Assigned task: Word for word, restate the listing that follows and leave out the images.

Data to process:

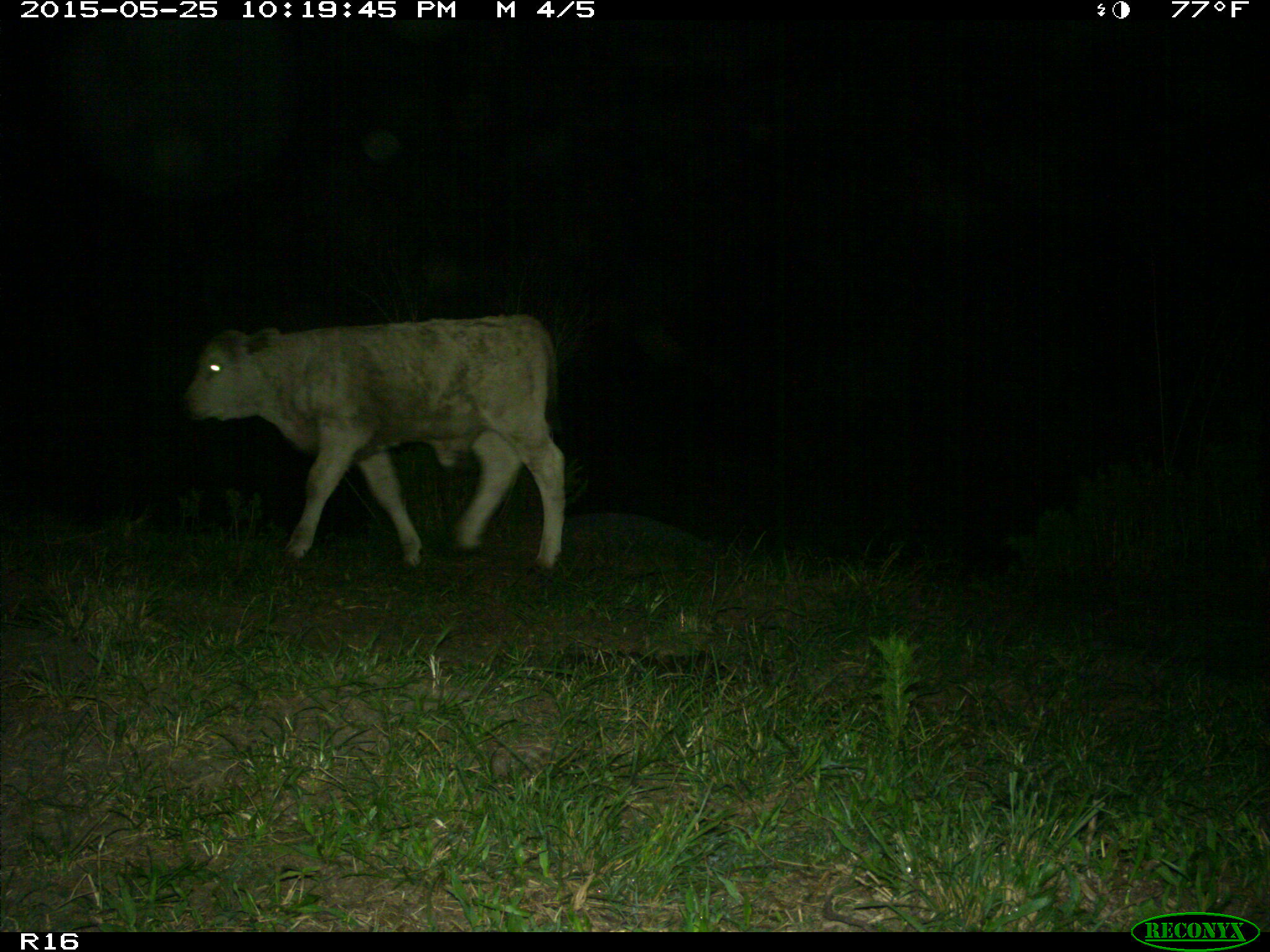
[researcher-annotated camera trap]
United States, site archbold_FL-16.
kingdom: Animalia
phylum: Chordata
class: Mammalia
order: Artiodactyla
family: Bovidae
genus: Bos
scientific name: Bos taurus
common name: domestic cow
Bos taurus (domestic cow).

Written response:
[researcher-annotated camera trap]
United States, site archbold_FL-16.
kingdom: Animalia
phylum: Chordata
class: Mammalia
order: Artiodactyla
family: Bovidae
genus: Bos
scientific name: Bos taurus
common name: domestic cow
Bos taurus (domestic cow).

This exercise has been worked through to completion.